Askeri Yargıtay Daireler Kurulu 2012/95 Esas 2012/131 Karar
Karar Dilini Çevir:
AskeriYargıtay
Dairesi: Daireler Kurulu
Esas No: 2012/ 95
Karar No: 2012 / 131
Karar Tarihi: 20.12.2012

(1632 S. K. m. 85)

Daire ile Askeri Mahkeme arasında ortaya çıkan ve Daireler Kurulunca çözümlenmesi gereken uyuşmazlık; sanığın sarf ettiği sözlerin üste hakaret suçunu oluşturup oluşturmadığına ilişkindir.

Daire; küfrün muhatabının kendisine yumruk atan Hv.Svn.Çvş. İ.K. olduğunun aşikar olduğunu, dolayısıyla verilen beraat kararının esas yönünden bozulması gerektiğini kabul ederken;

Askeri Mahkeme; sanığın sarf ettiği sözün hangisi olduğu konusunda şüphe olduğunu, olayın gelişimine göre “Böyle işin anasını sinkaf ederim” sözünün, mağdura yönelik olmadığını, bu nedenle üste hakaret suçunun oluşmadığını kabul ederek, Dairenin bozma kararına direnmiş ve tekrar beraat kararı vermiştir.

Dosyadaki delillerden; 14.07.2007 tarihinde Hv.Svn.Er İ.Y. ile Hv.Svn.Er A.D.'nin kendi aralarında tartışmaya başladıkları, bir süre sonra bu tartışmaya mağdur Hv.Svn.Çvş. İ.K. ile sanığın karıştığı, bu sırada sanığın mağduru ayağı ile ittiği, mağdurun da sanığın yüzüne yumrukla vurduğu, bunun üzerine sanığın, kendi beyanına göre “Böyle işin anasını si...m”; bazı tanık ifadelerine göre ise “Senin ananı s..ederim” şeklinde sözler söylediği anlaşılmaktadır.

Üste hakaret suçu ASCK’nın 85’inci maddesinde düzenlenmiş olup, hakaret fiillerinin cezalandırılmasıyla korunan hukuki değer, kişilerin şeref, haysiyet ve namusu, toplum içindeki itibarı ve diğer fertler nezdindeki saygınlığıdır. Hakaret suçunun oluşması için, davranışın kişiyi küçük düşürmeye matuf olarak gerçekleştirilmesi gerekir.

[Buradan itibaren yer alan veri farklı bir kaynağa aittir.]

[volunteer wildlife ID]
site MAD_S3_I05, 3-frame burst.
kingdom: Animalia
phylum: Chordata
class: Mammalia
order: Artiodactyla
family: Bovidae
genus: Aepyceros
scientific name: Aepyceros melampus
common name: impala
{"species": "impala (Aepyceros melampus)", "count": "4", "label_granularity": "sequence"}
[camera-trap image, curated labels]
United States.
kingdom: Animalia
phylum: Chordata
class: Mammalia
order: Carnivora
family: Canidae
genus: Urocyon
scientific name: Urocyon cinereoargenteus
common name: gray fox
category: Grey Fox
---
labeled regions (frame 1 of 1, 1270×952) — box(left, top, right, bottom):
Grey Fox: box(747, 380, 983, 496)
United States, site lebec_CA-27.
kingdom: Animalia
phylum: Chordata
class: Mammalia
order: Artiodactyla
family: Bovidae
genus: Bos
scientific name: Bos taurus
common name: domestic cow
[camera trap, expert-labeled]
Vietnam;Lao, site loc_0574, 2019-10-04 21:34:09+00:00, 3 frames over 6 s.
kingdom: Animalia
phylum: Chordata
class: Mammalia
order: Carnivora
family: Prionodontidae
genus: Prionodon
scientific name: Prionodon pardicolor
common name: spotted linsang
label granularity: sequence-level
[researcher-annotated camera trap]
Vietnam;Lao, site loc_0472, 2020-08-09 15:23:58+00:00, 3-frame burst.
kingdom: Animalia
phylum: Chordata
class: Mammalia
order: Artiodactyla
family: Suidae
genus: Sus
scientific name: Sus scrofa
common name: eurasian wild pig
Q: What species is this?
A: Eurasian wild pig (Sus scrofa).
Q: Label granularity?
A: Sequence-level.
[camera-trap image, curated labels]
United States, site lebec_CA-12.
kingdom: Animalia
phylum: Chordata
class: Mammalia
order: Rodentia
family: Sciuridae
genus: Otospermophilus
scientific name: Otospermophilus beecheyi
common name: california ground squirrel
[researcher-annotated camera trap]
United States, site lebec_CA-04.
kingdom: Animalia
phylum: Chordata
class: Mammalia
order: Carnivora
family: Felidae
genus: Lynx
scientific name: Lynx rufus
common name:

Askeri Yargıtay’ın yerleşik kararlarında, söylenen sözlerin hakaret oluşturup oluşturmadığının tespiti için, sözün hangi şartlar altında söylendiğinin, failin ve mağdurun durumlarının, sözün söylenme sebebinin araştırılması ve olayın bir bütün olarak değerlendirilmesi gerektiği kabul edilmektedir (Askeri Yargıtay Daireler Kurulunun 19.01.2006 tarihli, 2006/19-12; 26.12.2002 tarihli, 2002/105-105; 4.12.1997 tarihli, 1997/158-157 ve 20.01.1994 tarihli, 1994/11-8 Esas ve Karar sayılı kararları bu doğrultudadır).

Ayrıca, suçun sübutu için sadece sözün sarf edilmesi yeterli olmayıp, suçun manevi unsurunu oluşturan suç kastının da açıkça ortaya konulması gerekmektedir.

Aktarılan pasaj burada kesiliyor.